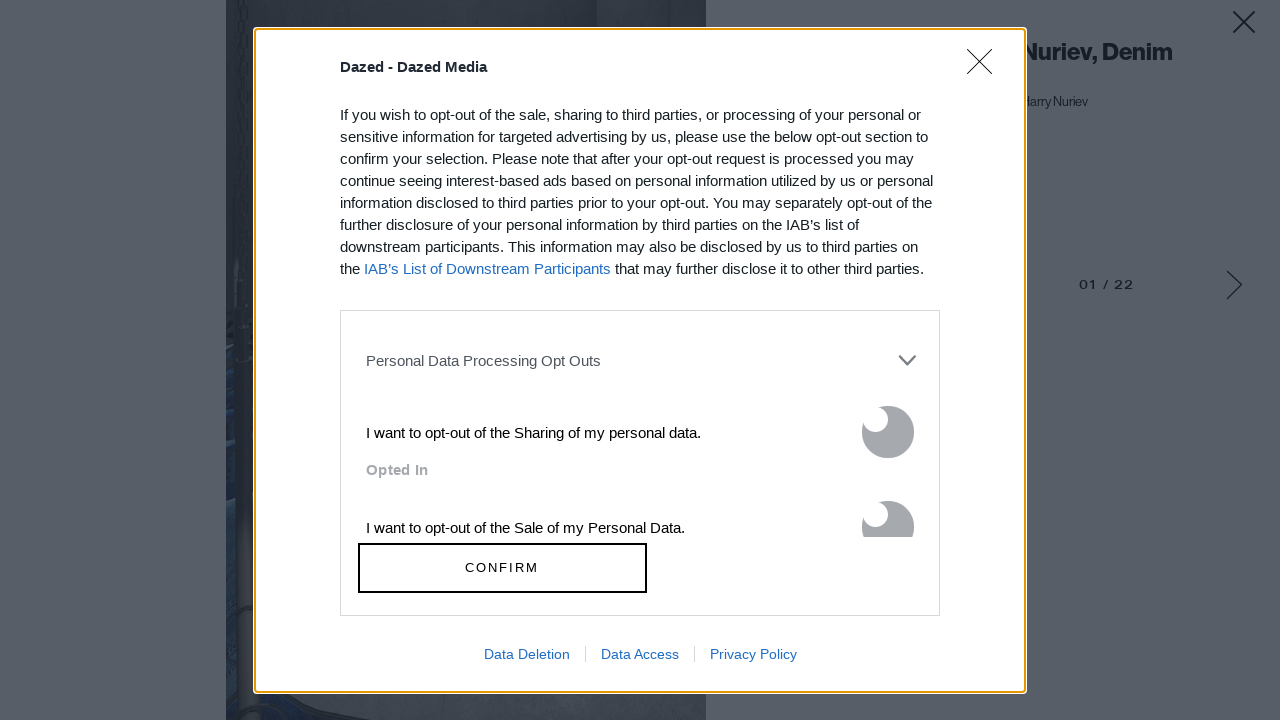

--- FILE ---
content_type: text/html; charset=utf-8
request_url: https://www.google.com/recaptcha/api2/aframe
body_size: 185
content:
<!DOCTYPE HTML><html><head><meta http-equiv="content-type" content="text/html; charset=UTF-8"></head><body><script nonce="yLS7xPEkeQuw05ZI9QAWxQ">/** Anti-fraud and anti-abuse applications only. See google.com/recaptcha */ try{var clients={'sodar':'https://pagead2.googlesyndication.com/pagead/sodar?'};window.addEventListener("message",function(a){try{if(a.source===window.parent){var b=JSON.parse(a.data);var c=clients[b['id']];if(c){var d=document.createElement('img');d.src=c+b['params']+'&rc='+(localStorage.getItem("rc::a")?sessionStorage.getItem("rc::b"):"");window.document.body.appendChild(d);sessionStorage.setItem("rc::e",parseInt(sessionStorage.getItem("rc::e")||0)+1);localStorage.setItem("rc::h",'1769907807687');}}}catch(b){}});window.parent.postMessage("_grecaptcha_ready", "*");}catch(b){}</script></body></html>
--*--
▶ What the task requires
Copy all lines above containing the string "text".

▶ Result of the task
content_type: text/html; charset=utf-8
<!DOCTYPE HTML><html><head><meta http-equiv="content-type" content="text/html; charset=UTF-8"></head><body><script nonce="yLS7xPEkeQuw05ZI9QAWxQ">/** Anti-fraud and anti-abuse applications only. See google.com/recaptcha */ try{var clients={'sodar':'https://pagead2.googlesyndication.com/pagead/sodar?'};window.addEventListener("message",function(a){try{if(a.source===window.parent){var b=JSON.parse(a.data);var c=clients[b['id']];if(c){var d=document.createElement('img');d.src=c+b['params']+'&rc='+(localStorage.getItem("rc::a")?sessionStorage.getItem("rc::b"):"");window.document.body.appendChild(d);sessionStorage.setItem("rc::e",parseInt(sessionStorage.getItem("rc::e")||0)+1);localStorage.setItem("rc::h",'1769907807687');}}}catch(b){}});window.parent.postMessage("_grecaptcha_ready", "*");}catch(b){}</script></body></html>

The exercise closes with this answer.